A few days after this, MGM announced it was voluntarily closing its resorts and casinos. A day or so after that, Nevada’s governor shut everything down that was nonessential (like the rest of the resorts and casinos, along with a bunch of everything else) and all schools were closed for at least a month. Just like that, a full third to half of the Las Vegas residents were unemployed.

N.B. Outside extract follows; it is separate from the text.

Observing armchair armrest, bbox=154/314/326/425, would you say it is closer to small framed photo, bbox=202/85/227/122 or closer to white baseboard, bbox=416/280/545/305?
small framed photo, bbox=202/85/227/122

When my class met again after Spring Break, their faces were different. Things had time to sink in. They were eager to be there, fully and wholeheartedly fixed in attention. We spent a lot of time talking about how the semester would go from that point forward. I gave them the option of just calling it a day for the semester — just treat the class as though it was an 8 week class instead of a 16 week class. No, they universally insisted. They wanted the class. They wanted something to look forward to. They wanted to use the time to write. In fact, they wanted MORE exercises. They wanted MORE timed writing prompts. They wanted to workshop MORE.

Okay. This we could do. However, one of the transactional things that I always hate about teaching is that I hold something over them — their grade. In some ways, it’s an incentive to learning because it holds you accountable. But in other ways, it is a pressure that doesn’t need to be applied. And many other professors had replaced the in-person labs and lectures with MORE homework and requirements for discussion. One student said she had a panic attack the last night of Spring Break because she realized that her workload for the semester had literally doubled — work that was counted as 40% of her final grade had deflated in some cases to 10% of the grade.

My fiction workshop was already a pass/fail class — they don’t get a grade, just credits or no credits. I decided that whatever grade they had as of the Sunday night before we came back from break was the worst that their grade could be. The far majority of the class was passing at that point, so for the people who weren’t, they could still push their grade into passing (and then they too couldn’t do any worse than that even if they just stopped coming and handing things in) but it would mean that they only had to do the things they wanted to do, as writers and as members of our small literary community that we had created around our workshop table.

Now in week 11, these authors are showing me what it is to have passion.

Some of them have stopped coming — one because she works at a pharmacy and has been pulling extreme hours while also taking organic chemistry and a biology lab that had doubled the requirements overnight. One student has COVID-19 right now. Another is going through something and hasn’t shared the details but this kid has been in my class for three semesters now, has never missed a class nor an assignment this entire time until three weeks ago when the quarantine started. But what matters most to me is that they get to make the choices that work best for them, from the place they are right now. They are making sacrifices. Writing fiction, above all else, can’t be something you have to do because someone is forcing you to do it. And it shouldn’t be something that costs them something dear, whether that’s a GPA, a funding grant, or a job — or just the breathing space to not think about what everyone else needs from them at that moment. I trust them that they are making the right choices for them — and I’m confident that if they were to share what was keeping them from attending, I would agree that they were making the right decisions. Attending a fiction workshop is literally the least important thing going on right now. It should ideally be an oasis — not a demand.

But what is remarkable is that the people who are doing the work? Are working it. They are pulling forth the most groundbreaking work I’ve seen yet. Some are writing 10K words a week. Some are submitting to journals. It’s been amazing to be part of this explosion of creativity in the midst of all of this chaos and devastation.

We’re going to be okay. In the midst of death, we are in life, and in the face of uncertainty, we create art. We’re going to be okay.